Objectives: To examine the rates of incidence and fatality in cohorts of patients diagnosed with thyroid cancer from 1975 to 1999. Methods: This study uses National Cancer Institute's Surveillance, Epidemiology and End Results data and derives hazard functions in order to examine the fatality in thyroid cancer. Results: The study documents forms of rapidly evolving and fatal tumors as well as forms of tumor that evolve more slowly to cause death. It demonstrates that the incidences of nonfatal forms of thyroid cancer have risen dramatically in the years from 1975 to 1999-mostly due to papillary carcinomas-but that the incidences of fatal forms of thyroid cancer have remained nearly constant.

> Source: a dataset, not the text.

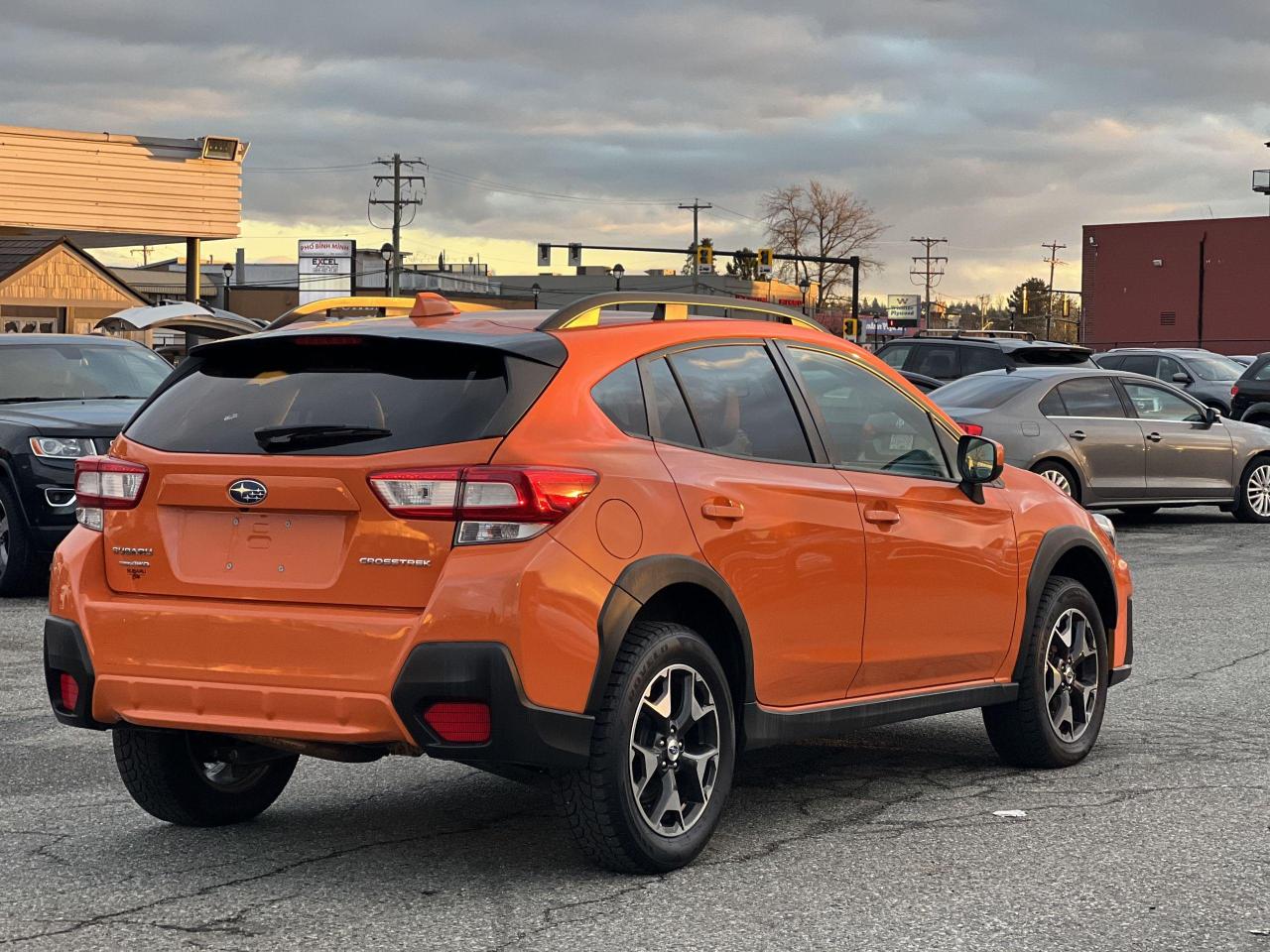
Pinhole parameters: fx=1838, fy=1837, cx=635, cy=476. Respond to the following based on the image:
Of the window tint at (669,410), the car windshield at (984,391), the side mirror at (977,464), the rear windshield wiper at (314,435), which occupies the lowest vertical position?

Conclusions: The results of this study support the notion that many thyroid cancers are part of a reservoir of nonfatal tumors that are increasingly being overdetected and overdiagnosed.

摘要

目的:调查1975-1999年诊断的各组甲状腺癌患者的发病率和死亡率。
方法:本研究使用国家癌症研究所的监测,流行病学及预后的数据,并得出危险函数,以调查甲状腺癌的死亡率,
结果:本研究整理了快速进展并致死的肿瘤类型和缓慢进展引起死亡的肿瘤类型。这份资料显示了在1975年到1999年,主要由于乳头状癌发病率提高,使非致死性甲状腺癌的发病率显著提高,而致死性甲状腺癌的发病率仍然几乎持平。
结论:本研究结果支持这样的观点:许多甲状腺癌是非致死性肿瘤的一部分,正在不断被过度检查和过度诊断。